Make linalg easy again - Githubissues

lambday commented 8 years ago

DISCLAIMER : Any similarity to anyone's presidential campaign slogan is purely coincidental.

tl;dr: (1) what the hell is going on (2) now the days have changed (3) get rid of that ugly {{...}} guy. (4) It would be a great opportunity

Guys, me and @karlnapf had a discussion to clean up linalg lib a bit. Here are a few bits and pieces of that discussion

We have to stop supporting linalg back-end switch Shogun-wise. Earlier it seemed like a useful idea. But now it looks like a {{insert swear words}} feature to keep supporting. It's super easy to break the build with this because it's super easy to overlook the technical details that are involved to bring this feature alive. It calls for nasty bugs (examples #2801, #2825) that makes one go like "what the hell is going on" (1). And in reality, we hardly think that it would cater for any greater good for the lib.
We have to stop automatic type conversion from CPU-type to GPU-type in the linalg methods.

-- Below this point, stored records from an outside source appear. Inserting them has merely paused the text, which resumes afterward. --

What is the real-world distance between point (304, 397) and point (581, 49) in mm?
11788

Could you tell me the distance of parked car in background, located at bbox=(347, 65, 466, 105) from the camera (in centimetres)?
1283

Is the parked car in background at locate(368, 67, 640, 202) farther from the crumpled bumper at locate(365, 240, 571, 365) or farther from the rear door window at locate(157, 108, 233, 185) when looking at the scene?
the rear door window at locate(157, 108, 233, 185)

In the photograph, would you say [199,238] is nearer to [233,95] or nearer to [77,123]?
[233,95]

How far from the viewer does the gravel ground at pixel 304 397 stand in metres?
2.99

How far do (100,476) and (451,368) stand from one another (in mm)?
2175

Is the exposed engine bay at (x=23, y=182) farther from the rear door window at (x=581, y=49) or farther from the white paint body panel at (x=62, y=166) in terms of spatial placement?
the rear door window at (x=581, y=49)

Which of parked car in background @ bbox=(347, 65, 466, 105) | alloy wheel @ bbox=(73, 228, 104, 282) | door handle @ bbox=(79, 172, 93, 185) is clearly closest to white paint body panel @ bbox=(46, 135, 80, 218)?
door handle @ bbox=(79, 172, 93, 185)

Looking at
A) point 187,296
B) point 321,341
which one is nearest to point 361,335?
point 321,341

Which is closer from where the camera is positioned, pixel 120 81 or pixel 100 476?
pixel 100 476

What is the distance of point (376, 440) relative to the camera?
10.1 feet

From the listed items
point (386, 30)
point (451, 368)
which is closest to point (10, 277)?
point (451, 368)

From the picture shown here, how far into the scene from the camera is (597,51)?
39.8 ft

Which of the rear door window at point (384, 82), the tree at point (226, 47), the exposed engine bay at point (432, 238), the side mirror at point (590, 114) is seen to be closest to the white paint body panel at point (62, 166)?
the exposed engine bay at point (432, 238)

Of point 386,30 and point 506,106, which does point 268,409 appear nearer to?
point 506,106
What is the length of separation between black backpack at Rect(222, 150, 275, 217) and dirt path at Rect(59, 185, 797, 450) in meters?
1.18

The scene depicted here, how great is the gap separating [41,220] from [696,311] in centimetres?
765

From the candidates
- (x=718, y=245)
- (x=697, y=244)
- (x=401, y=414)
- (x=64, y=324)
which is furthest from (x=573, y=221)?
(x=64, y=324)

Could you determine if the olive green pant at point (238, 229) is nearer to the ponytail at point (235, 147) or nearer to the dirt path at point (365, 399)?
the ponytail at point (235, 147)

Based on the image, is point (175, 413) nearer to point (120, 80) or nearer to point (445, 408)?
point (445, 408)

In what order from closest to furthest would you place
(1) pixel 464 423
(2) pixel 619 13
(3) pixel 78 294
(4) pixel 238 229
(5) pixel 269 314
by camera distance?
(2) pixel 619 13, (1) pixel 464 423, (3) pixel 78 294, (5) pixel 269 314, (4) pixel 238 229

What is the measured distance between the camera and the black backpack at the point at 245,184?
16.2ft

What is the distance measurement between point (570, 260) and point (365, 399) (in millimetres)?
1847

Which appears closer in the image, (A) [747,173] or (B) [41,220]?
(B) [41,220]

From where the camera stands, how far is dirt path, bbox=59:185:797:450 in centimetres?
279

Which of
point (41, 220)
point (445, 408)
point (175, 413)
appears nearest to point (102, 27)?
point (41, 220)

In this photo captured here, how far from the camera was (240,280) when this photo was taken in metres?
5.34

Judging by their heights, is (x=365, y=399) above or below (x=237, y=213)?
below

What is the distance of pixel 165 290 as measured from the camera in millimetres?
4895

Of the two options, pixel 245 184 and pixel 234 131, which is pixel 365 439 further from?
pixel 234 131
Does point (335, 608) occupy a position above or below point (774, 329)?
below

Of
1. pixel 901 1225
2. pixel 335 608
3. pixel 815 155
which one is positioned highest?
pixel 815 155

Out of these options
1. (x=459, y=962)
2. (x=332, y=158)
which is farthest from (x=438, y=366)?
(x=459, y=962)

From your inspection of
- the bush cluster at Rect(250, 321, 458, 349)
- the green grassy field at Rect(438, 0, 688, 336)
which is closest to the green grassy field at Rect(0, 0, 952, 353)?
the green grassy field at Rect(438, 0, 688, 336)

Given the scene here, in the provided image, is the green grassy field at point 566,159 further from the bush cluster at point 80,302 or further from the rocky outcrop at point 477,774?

The data transfer involves some cost, which, if hidden under the hood, can go unnoticed. The devs should know when they want a GPU type.
We have to separate hardware requirements (whether GPU is available or not) from software requirements (which third-party library is available). Earlier Eigen3 wasn't a hard requirement, so in designing libalg, we had to assume the possibility that Eigen3 is not there. But now the days have changed (2). It's time we rethink some of these stuffs. We may also give support for CUDA in future.

So, here are the plans for how we're gonna do it.

A user of linalg would ask a GPU factory for a GPU type (data transfer from CPU --> GPU happens here).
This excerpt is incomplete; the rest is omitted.